HN6 transfected cells were cultured on the sterile glass-coverslips in 24-well plates for 12 hours. Cells were then fixed with 4% PFA and permeabilized with 1% Triton and blocked with goat serum for 30 minutes. In the shaded condition, the cells were incubated with the eIF6 (diluted 1:100, Abcam) or AKT (diluted 1:100, CST) or p-AKT (diluted 1:200, CST) antibodies at 4℃ overnight and then stained with goat anti-rabbit IgG antibody Cy3 (Proteintech, China) for 1 hour at 37℃. After staining with DAPI (Sigma, St Louis, MO), cells were analyzed using fluorescence microscopy (ZEISS, Germany).
Subcutaneous tumor model
Twenty male BALB/c athymic nude mice (five-week-old) were purchased from the Animal Core Facility of Nanjing Medical University (Nanjing, China). All the animals were housed in an environment with a temperature of 22 ± 1 ºC, relative humidity of 50 ± 1%, and a light/dark cycle of 12/12 hr. All animal studies (including the mice euthanasia procedure) were done in compliance with the regulations and guidelines of Nanjing Medical institutional animal care and conducted according to the AAALAC and the IACUC guidelines.

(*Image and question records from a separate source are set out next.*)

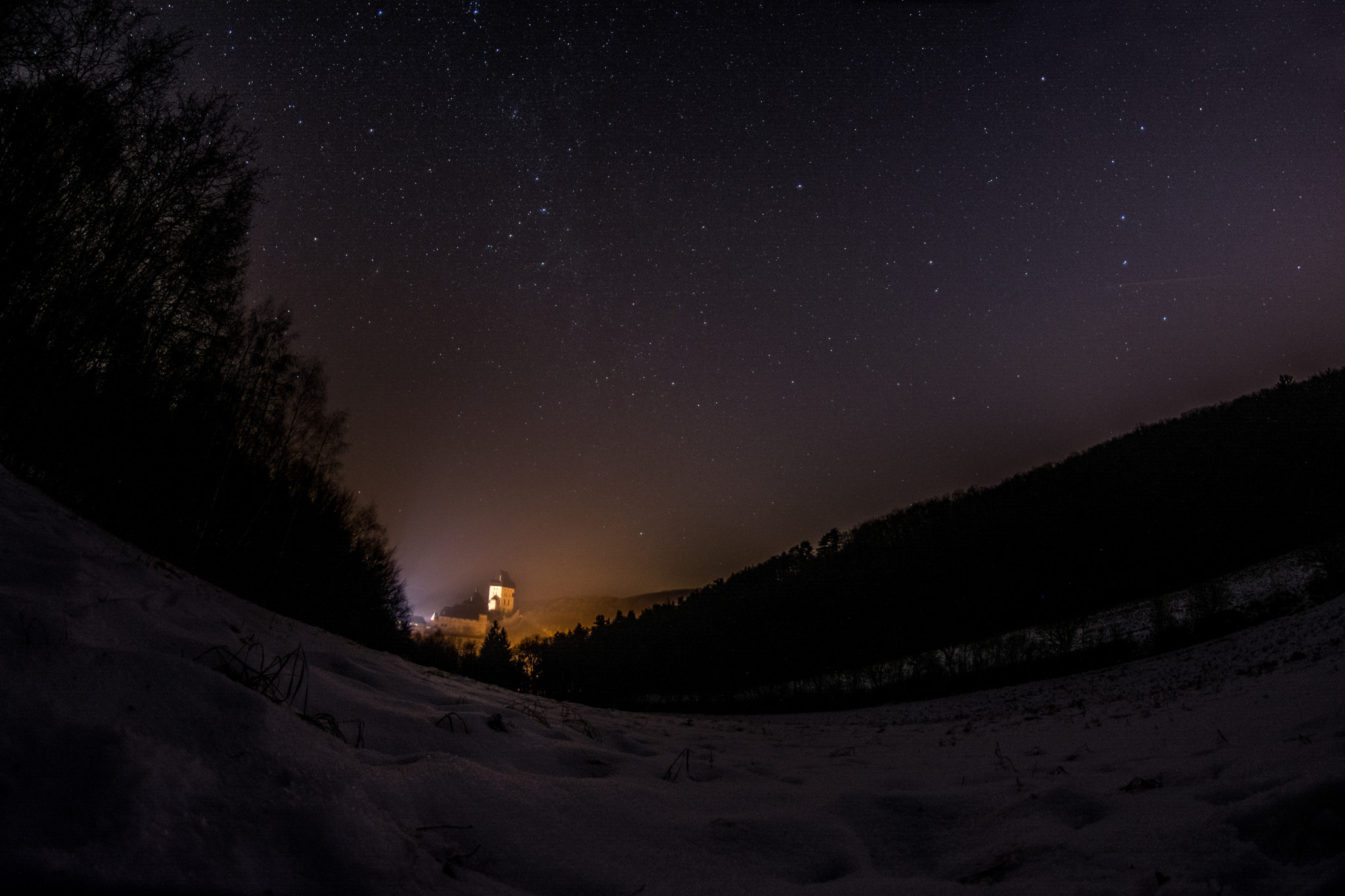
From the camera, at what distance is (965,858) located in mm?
1814

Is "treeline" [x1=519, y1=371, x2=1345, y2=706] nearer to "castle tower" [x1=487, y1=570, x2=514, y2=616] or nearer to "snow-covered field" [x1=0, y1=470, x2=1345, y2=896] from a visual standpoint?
"snow-covered field" [x1=0, y1=470, x2=1345, y2=896]

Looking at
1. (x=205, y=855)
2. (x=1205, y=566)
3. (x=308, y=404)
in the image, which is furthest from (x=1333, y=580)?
(x=308, y=404)

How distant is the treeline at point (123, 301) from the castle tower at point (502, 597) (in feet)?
512

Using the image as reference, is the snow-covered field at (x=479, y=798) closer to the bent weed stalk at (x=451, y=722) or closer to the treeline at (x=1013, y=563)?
the bent weed stalk at (x=451, y=722)

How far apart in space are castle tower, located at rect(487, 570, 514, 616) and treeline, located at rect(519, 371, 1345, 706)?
319ft

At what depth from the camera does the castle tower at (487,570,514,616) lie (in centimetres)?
15800

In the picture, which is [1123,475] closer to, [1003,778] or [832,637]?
[832,637]

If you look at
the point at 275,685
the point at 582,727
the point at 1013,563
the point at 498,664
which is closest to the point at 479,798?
the point at 275,685

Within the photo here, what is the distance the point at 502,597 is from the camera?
15988cm

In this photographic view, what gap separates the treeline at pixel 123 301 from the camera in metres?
6.77

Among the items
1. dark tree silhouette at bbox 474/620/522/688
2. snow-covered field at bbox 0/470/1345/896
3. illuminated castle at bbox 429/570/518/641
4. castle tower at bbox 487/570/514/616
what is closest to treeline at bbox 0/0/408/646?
snow-covered field at bbox 0/470/1345/896

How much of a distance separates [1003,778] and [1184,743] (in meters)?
1.20

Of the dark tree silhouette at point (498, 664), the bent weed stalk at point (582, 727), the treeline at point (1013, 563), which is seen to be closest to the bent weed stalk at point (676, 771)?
the bent weed stalk at point (582, 727)

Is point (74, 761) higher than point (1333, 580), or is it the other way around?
point (1333, 580)
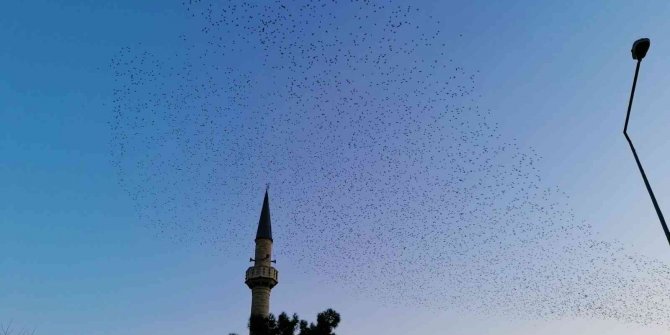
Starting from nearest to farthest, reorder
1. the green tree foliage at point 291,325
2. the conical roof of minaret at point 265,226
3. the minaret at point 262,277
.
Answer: the green tree foliage at point 291,325, the minaret at point 262,277, the conical roof of minaret at point 265,226

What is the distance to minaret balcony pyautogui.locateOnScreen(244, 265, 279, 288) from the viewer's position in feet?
134

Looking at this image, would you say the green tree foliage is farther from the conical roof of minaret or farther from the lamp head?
the lamp head

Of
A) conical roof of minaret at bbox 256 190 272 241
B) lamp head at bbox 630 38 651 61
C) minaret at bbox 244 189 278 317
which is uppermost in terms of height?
conical roof of minaret at bbox 256 190 272 241

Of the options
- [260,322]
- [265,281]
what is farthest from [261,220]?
[260,322]

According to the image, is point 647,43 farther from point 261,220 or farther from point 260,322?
point 261,220

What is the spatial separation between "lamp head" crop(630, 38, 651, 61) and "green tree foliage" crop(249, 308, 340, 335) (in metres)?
26.4

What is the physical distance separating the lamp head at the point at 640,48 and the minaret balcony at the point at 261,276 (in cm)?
3234

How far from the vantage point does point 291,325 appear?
1356 inches

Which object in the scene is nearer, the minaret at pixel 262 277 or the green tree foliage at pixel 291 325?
the green tree foliage at pixel 291 325

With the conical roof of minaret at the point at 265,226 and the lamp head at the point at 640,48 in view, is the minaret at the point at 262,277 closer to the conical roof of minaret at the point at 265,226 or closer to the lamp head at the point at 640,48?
the conical roof of minaret at the point at 265,226

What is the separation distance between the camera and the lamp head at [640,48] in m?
12.2

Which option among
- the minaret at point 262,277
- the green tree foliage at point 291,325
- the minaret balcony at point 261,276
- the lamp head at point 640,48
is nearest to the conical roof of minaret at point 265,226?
the minaret at point 262,277

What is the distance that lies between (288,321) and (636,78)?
26330mm

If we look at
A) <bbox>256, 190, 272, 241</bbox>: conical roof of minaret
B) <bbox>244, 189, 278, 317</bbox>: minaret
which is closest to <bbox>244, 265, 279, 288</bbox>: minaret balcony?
<bbox>244, 189, 278, 317</bbox>: minaret
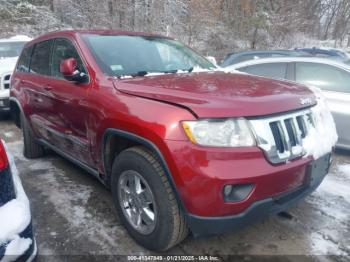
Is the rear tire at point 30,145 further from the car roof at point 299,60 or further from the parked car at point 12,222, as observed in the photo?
the car roof at point 299,60

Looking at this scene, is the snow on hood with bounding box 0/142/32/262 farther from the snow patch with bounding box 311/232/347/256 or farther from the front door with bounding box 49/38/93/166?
the snow patch with bounding box 311/232/347/256

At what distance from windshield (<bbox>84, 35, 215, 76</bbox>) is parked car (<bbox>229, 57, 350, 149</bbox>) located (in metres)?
2.06

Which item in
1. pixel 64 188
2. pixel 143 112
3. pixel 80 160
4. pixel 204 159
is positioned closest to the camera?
pixel 204 159

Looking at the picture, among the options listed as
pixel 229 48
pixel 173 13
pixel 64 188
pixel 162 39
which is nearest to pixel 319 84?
pixel 162 39

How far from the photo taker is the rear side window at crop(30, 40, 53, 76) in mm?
3904

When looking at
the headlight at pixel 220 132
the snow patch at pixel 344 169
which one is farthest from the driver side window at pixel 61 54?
the snow patch at pixel 344 169

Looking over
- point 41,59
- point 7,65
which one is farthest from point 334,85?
point 7,65

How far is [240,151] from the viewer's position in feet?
6.91

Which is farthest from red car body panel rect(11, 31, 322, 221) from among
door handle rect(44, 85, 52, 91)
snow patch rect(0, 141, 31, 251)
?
snow patch rect(0, 141, 31, 251)

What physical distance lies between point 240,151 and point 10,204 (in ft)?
4.57

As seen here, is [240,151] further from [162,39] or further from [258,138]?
[162,39]

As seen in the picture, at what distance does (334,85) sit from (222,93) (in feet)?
11.2

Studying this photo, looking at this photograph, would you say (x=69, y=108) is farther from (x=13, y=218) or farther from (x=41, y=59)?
(x=13, y=218)

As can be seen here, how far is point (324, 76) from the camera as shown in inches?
203
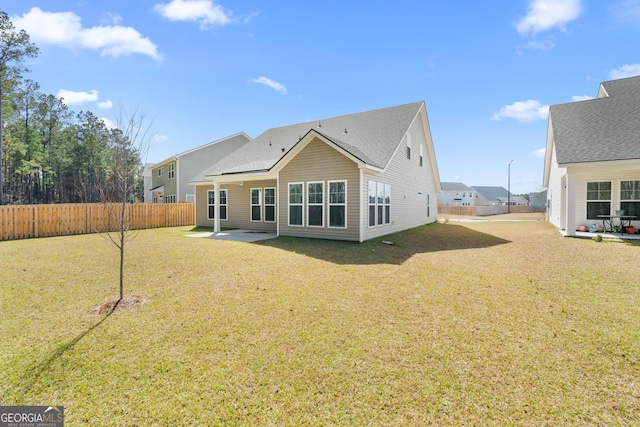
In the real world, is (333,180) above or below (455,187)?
below

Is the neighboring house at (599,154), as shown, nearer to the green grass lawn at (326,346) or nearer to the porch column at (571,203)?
the porch column at (571,203)

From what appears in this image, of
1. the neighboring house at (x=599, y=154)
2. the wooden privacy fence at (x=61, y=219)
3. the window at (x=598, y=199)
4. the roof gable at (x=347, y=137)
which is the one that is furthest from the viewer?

Animals were randomly divided into 4 groups (5 mice per group): NC, eIF6, sh-NC, and sh-eIF6. Stably transfected HN6 cells resuspended in 50% matrigel were subcutaneously injected into the nude mice flank (1 × 107 cells/100 μL). The xenograft tumor size was checked every three days and measured with a vernier caliper. The formula that was used to measure the tumor volume was: [volume = (length × width²)/2]. Twenty days after the injection, the nude mice were executed, and the tumor tissues were dissected out, imaged, and weighed up.
Statistical analysis is processed using graphing software GraphPad Prism version 8.0.1 (Graph Pad Software Inc., La Jolla, CA, USA). All experiments are repeated at least 3 times. The data index of each experiment represents the mean ± SD from 3 independent experiments. Use the Student's t-test to calculate the statistical significance of experimental data. All P values represent statistically significant two-sided tests (*P < 0.05, **P < 0.01, ***P < 0.001).